London: It's bonus season for Wall Street, and while Goldman Sachs Group Inc's employees are learning the extent of their 2010 pay cuts, they'll still take home more than rivals at JPMorgan Chase and Co.
JPMorgan started telling employees of year-end payouts this week, while Morgan Stanley will do it yesterday, people told of the banks' plans said, requesting anonymity because the timing isn't public. Citigroup, which awarded executive bonuses last Tuesday, started telling traders and investment bankers about payouts the next day, said Jon Diat, a spokesman. On Thursday, it said it gave about $50 million (Dh183.5 million) in stock to 15 top executives. London-based Barclays Plc's bankers will get the news mid-February, two people said.
US and European banks are under pressure to curb bonuses after taxpayers were forced to bail out the industry during the financial crisis. JPMorgan's investment bank set aside enough money to pay an average of $369,651 to each employee in 2010, or 2.4 per cent less than in 2009, according to the company's year-end financial statements. Goldman Sachs's pool equates to an average of $430,700, a reduction of 14 per cent.
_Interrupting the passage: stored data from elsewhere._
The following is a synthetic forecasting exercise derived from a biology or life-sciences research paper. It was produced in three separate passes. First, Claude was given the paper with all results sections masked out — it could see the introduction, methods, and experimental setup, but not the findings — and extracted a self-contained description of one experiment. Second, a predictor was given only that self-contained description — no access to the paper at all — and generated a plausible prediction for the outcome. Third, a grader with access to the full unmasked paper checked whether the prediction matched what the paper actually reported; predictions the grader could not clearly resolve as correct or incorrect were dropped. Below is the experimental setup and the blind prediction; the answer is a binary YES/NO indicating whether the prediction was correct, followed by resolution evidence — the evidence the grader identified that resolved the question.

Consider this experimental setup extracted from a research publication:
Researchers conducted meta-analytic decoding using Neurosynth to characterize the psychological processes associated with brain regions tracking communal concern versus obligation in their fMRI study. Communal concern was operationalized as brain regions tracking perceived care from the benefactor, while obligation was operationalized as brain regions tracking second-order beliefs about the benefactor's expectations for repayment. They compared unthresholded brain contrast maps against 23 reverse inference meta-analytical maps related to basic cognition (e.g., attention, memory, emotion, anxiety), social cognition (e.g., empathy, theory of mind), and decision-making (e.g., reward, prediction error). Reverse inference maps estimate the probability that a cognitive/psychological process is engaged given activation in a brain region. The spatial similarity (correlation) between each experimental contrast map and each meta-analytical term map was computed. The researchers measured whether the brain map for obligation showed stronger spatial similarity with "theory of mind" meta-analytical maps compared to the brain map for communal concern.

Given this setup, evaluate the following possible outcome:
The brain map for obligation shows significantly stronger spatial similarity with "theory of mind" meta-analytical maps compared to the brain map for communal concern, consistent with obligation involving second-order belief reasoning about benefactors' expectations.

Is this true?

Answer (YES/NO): YES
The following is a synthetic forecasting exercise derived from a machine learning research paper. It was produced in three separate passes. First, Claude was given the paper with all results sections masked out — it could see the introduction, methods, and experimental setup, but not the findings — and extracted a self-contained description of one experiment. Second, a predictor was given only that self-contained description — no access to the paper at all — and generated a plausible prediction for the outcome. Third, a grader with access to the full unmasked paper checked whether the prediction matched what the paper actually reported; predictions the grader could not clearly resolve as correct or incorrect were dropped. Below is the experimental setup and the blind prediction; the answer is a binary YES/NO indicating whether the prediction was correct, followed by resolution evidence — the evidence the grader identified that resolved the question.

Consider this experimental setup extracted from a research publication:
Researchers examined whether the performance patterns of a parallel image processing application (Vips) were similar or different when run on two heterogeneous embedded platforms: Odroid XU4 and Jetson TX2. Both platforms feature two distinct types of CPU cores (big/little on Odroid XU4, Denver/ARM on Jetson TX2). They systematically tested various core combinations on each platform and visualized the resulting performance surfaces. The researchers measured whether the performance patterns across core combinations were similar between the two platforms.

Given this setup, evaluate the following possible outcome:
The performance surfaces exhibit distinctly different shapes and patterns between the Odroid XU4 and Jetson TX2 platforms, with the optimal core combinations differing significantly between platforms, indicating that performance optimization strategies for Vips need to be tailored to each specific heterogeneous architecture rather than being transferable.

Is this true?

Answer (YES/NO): YES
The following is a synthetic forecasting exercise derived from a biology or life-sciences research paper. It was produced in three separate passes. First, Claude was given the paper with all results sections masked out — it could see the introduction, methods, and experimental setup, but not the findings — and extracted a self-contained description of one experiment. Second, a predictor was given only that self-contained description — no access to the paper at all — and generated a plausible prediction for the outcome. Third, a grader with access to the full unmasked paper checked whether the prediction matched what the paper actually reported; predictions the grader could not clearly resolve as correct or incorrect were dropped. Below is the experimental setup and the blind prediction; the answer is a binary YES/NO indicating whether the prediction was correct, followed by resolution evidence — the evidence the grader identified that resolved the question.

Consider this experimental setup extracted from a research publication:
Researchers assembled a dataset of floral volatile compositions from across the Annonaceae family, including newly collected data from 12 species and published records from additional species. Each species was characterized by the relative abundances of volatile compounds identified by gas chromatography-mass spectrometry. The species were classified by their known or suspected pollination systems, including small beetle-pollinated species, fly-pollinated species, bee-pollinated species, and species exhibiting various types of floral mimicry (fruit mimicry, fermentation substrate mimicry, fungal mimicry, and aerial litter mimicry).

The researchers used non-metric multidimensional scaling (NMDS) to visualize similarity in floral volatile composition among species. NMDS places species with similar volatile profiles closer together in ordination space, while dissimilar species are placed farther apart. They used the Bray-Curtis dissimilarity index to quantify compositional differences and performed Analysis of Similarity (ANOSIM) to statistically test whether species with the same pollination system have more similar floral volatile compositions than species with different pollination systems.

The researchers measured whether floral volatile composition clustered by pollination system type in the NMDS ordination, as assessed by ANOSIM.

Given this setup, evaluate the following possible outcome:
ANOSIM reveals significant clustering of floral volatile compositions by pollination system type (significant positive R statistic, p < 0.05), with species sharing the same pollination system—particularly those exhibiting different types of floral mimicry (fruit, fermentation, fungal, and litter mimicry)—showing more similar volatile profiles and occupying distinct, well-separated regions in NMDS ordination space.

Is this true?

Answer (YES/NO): NO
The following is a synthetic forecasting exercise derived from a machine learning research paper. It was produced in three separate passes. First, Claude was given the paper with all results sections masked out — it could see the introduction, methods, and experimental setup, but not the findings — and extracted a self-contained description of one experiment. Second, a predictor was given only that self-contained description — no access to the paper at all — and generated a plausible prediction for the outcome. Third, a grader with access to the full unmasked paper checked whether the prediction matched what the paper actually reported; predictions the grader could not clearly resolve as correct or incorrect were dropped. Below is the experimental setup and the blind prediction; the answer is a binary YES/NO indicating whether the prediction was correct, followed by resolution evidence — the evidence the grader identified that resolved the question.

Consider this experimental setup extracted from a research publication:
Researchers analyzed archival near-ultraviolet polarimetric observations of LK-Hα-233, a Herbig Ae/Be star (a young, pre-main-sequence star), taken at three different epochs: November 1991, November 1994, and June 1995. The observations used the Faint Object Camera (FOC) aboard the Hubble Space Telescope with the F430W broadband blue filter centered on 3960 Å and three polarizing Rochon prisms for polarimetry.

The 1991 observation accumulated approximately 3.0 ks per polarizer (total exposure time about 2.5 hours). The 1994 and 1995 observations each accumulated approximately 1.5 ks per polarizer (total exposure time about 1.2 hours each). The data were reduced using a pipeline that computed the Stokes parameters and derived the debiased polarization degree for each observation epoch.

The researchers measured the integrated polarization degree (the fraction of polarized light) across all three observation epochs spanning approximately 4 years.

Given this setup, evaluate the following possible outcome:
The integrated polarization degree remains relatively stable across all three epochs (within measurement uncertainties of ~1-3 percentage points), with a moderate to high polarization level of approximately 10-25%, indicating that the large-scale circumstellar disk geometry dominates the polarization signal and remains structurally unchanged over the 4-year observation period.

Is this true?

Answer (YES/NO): NO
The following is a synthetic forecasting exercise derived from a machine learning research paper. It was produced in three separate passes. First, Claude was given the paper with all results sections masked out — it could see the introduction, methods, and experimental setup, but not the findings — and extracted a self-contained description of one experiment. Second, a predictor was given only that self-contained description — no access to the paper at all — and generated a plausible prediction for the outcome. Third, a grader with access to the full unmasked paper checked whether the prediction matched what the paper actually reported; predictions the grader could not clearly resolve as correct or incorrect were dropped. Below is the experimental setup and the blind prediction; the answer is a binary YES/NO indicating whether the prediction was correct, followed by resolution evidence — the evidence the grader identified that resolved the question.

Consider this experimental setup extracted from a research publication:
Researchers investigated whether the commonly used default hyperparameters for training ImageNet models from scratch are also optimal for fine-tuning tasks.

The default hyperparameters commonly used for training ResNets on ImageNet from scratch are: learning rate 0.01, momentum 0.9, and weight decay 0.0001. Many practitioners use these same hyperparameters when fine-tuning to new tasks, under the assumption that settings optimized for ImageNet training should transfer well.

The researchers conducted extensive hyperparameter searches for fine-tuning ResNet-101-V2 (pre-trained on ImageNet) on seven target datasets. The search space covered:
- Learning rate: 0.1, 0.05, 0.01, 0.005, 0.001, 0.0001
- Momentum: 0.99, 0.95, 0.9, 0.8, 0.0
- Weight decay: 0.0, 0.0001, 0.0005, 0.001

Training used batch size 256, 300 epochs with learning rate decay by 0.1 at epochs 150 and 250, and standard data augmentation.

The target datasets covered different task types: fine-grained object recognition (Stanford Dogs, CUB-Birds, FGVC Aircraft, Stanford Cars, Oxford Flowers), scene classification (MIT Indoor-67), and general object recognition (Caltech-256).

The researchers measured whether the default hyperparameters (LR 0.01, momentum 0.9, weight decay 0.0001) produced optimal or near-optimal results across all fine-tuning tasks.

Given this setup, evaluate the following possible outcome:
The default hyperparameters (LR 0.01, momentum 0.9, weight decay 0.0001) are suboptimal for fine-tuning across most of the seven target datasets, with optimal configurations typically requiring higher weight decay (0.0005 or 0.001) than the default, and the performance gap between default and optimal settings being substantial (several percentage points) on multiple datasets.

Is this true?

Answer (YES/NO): NO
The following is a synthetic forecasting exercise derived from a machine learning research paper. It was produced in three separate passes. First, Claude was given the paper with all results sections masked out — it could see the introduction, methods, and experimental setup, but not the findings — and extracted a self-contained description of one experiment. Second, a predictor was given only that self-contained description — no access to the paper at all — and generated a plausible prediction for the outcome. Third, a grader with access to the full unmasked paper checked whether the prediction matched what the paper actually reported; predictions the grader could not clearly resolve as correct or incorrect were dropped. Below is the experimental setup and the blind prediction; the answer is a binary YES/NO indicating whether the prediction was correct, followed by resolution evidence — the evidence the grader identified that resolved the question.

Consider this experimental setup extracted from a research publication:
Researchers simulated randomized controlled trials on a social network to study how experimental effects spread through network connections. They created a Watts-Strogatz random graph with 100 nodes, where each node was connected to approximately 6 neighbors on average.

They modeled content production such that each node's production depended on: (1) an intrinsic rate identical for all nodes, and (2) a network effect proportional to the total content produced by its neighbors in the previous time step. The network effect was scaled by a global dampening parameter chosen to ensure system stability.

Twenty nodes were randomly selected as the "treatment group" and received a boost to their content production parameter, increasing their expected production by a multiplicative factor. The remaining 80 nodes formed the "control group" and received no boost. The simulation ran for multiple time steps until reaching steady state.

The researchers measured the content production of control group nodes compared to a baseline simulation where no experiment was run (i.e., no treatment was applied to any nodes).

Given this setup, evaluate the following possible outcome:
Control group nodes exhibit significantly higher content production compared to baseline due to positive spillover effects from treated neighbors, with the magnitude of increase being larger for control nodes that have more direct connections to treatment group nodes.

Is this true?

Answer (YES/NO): YES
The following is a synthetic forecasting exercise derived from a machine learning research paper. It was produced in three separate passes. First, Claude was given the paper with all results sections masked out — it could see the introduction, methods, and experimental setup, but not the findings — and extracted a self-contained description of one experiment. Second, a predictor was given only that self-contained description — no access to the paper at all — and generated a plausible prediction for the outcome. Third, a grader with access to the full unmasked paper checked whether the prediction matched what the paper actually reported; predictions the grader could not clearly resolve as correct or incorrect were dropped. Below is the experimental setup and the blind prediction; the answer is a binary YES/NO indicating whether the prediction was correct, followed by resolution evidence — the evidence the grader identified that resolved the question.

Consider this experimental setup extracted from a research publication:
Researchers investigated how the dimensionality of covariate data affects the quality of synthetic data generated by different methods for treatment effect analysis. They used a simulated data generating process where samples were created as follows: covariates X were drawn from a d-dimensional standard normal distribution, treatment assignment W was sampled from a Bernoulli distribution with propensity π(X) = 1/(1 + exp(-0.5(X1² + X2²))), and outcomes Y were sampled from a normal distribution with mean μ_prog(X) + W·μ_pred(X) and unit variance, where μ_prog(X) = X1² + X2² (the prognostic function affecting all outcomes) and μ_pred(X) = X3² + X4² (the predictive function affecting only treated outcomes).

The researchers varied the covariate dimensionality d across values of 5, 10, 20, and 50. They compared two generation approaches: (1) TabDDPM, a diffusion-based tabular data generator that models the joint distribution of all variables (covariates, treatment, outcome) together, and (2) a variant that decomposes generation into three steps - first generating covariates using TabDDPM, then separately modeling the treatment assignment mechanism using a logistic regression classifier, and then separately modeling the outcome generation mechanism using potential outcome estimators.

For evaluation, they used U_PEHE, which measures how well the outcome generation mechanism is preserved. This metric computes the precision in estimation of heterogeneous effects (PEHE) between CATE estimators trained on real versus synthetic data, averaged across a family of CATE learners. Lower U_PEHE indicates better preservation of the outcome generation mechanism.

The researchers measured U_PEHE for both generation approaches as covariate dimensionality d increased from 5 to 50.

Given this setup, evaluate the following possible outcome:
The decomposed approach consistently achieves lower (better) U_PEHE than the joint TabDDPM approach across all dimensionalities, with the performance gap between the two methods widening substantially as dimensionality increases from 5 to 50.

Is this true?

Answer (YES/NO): YES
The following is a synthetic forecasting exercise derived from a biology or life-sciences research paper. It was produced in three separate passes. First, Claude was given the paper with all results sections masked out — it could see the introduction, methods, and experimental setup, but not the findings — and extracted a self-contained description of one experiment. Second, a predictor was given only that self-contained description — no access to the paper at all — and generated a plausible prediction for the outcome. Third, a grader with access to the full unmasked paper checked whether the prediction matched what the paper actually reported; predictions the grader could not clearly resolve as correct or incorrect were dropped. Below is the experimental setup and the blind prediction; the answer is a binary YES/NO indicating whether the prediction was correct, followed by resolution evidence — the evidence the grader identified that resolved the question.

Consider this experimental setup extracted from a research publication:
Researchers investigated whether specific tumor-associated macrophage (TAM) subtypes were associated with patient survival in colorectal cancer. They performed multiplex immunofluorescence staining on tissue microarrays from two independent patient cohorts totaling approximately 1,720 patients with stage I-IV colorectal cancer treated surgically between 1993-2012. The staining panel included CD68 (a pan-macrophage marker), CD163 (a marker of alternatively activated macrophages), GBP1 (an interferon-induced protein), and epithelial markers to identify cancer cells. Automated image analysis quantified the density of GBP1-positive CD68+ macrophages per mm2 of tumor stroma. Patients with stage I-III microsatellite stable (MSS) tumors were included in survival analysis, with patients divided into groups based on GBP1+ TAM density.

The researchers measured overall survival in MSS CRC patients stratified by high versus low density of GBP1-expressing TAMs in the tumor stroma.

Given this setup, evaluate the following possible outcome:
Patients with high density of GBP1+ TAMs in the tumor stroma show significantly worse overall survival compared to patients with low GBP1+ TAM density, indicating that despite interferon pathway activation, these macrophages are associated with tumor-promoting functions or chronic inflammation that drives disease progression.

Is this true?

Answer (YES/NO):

"As a rule of thumb, bonuses are going to be down 5 per cent to 10 per cent on last year as revenues have fallen," said Shaun Springer, chief executive officer of London-based Square Mile Services Ltd., which advises firms on compensation.
Investment banks set aside a portion of revenue to reward employees and typically decide bonuses at the end of the year based on annual results. Average pay per worker doesn't reflect the amount of money each employee actually receives. Top executives sometimes receive multimillion-dollar awards, while clerical workers get less.
Citigroup's pay
The four New York-based banks will spend a combined $84.4 billion, or an average of $141,192 apiece, on their 598,073 workers, according to financial reports released since January 14.
That figure is pulled down by the average at Citigroup — $93,962 last year — because the bank has 260,000 employees, many of them tellers, commercial bankers and transaction processors who earn lower pay. Citigroup doesn't break out pay for its investment-banking and trading division, where workers get multiples of what most retail banking employees receive.
Newly promoted Chief Operating Officer John Havens received stock worth $4.75 million as of the share's closing price on Tuesday, when the bonuses were awarded, according to Thursday's disclosures. Brian Leach, the chief risk officer, got stock worth $5.16 million.